Enterococcus faecium HDRsEf1 elevates the intestinal barrier defense against enterotoxigenic Escherichia coli and regulates occludin expression via activation of TLR-2 and PI3K signalling pathways.

UNLABELLED

Previously, we isolated a novel probiotic strain, designated HDRsEf1. In this study, we investigated the effects of this probiotic strain on intestinal barrier function and how it regulates the tight junction protein occludin in vitro. We used an ETEC-infected mouse model for the in vivo experiment. Briefly, 40 ICR mice were randomly divided into four groups: control group, assigned to saline gavage; prevention group, given HDRsEf1 before and saline after infection with ETEC; infection group, given saline both before and after infection with ETEC; treatment group, given saline before and HDRsEf1 after infection with ETEC. The weight loss was alleviated both in the prevention and treatment groups. The ETEC-induced intestinal inflammation was alleviated and the occludin mRNA expression levels in the jejuna of infected mice were increased in the prevention group. We explored the mechanism by which HDRsEf1 regulates occludin expression in vitro and found that HDRsEf1 prevented the downregulation of occludin expression in the prevention group. Simultaneously, we found that toll-like receptor-2 (TLR-2) and phosphoinositide 3-kinase (PI3K) play an important role in maintaining occludin expression. Therefore, we concluded that HDRsEf1 can prevent ETEC-induced infection by enhancing the intestinal barrier function and increasing the expression levels of occludin.

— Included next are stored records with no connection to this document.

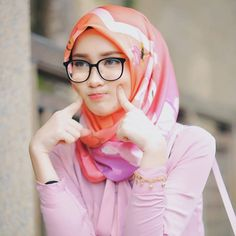 See related links to what you are looking for. Beautiful Hijab Girl, Beautiful Muslim Women, Beautiful Asian Girls, Beautiful Eyes, Stylish Hijab, Hijab Chic, Stylish Girl, Hijabi Girl, Girl Hijab
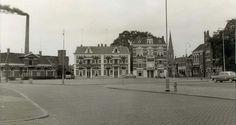 Zicht op huizen aan markt. Links de Bakenstraat en rechts de Hagengracht.
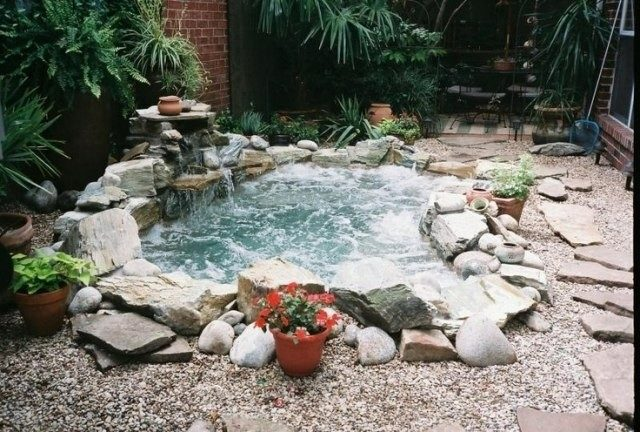 ideas-de-jacuzzis-de-exterior-jacuzzis-de-obra-con-cascada-y-piedras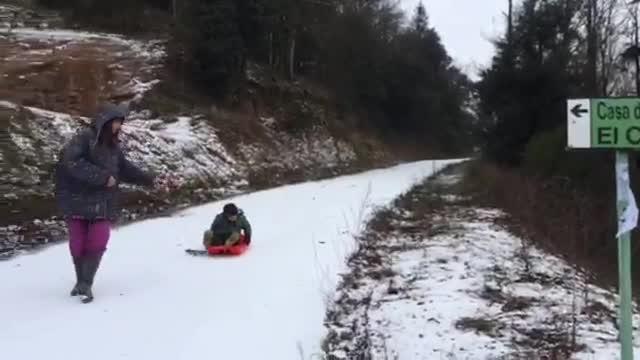 Una vintena de carreteres de Catalunya continuen afectades per la neu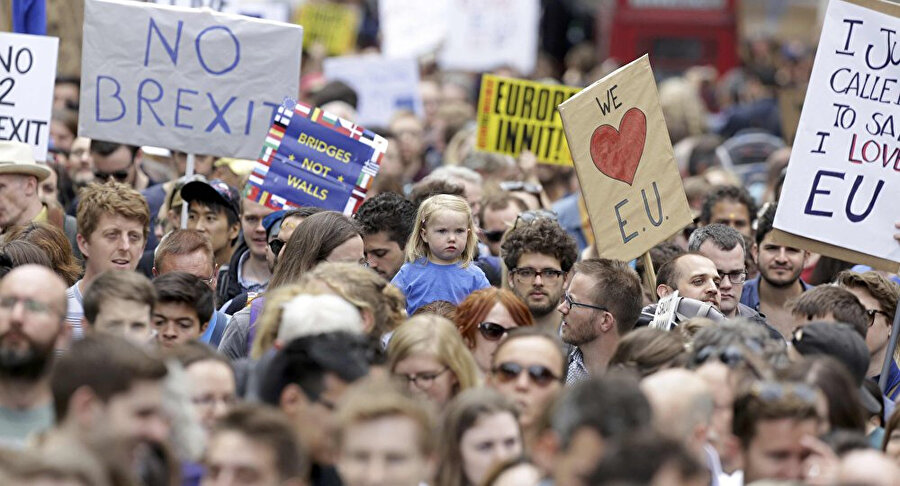 Geçtiğimiz ay içinde düzenlenen Brexit karşıtı gösteriye en az 670 bin kişi katılmıştı. Göstericiler, Brexit'in yapılacağını Mart 2019'dan önce AB'de kalmanın da seçenekler arasında olduğu bir referandum talep ediyor.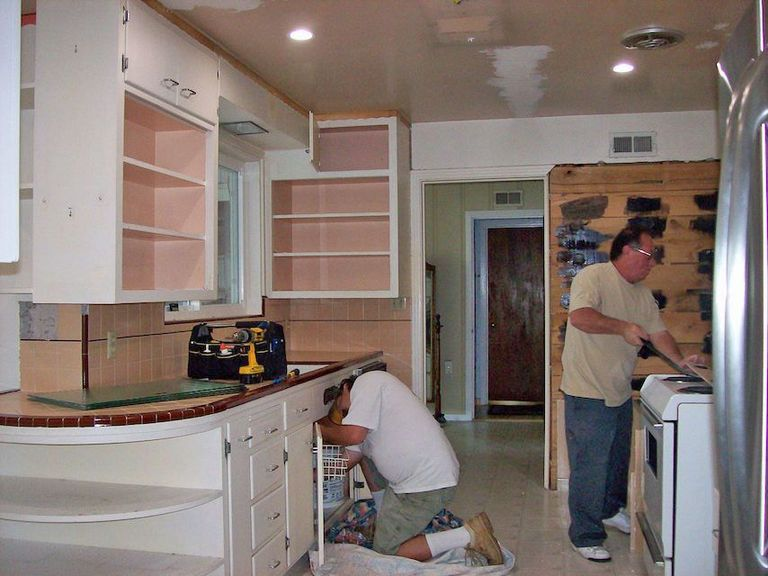 Yorklyn Construction How To Remodel A Kitchen In The Right Order - Bathroom remodel order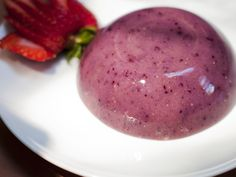 If you love jellies, here is a healthy version. Berry jelly with agar.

SIGNIFICANCE AND IMPACT OF THE STUDY

Enterotoxigenic Escherichia coli (ETEC) is a major cause of infectious diarrhoea in children, and porcine ETEC has been the leading cause of post-weaning diarrhoea (PWD) in pigs. In our present study, we demonstrated for the first time that HDRsEf1 protects occludin from ETEC-induced suppression. Moreover, HDRsEf1 was found to regulate occludin expression via TLR-2 activation and the PI3K pathway. The results provide insights into the mechanism by which HDRsEf1 protects cells against ETEC infection and a rationale for the use of HDRsEf1 as a therapeutic and preventative agent.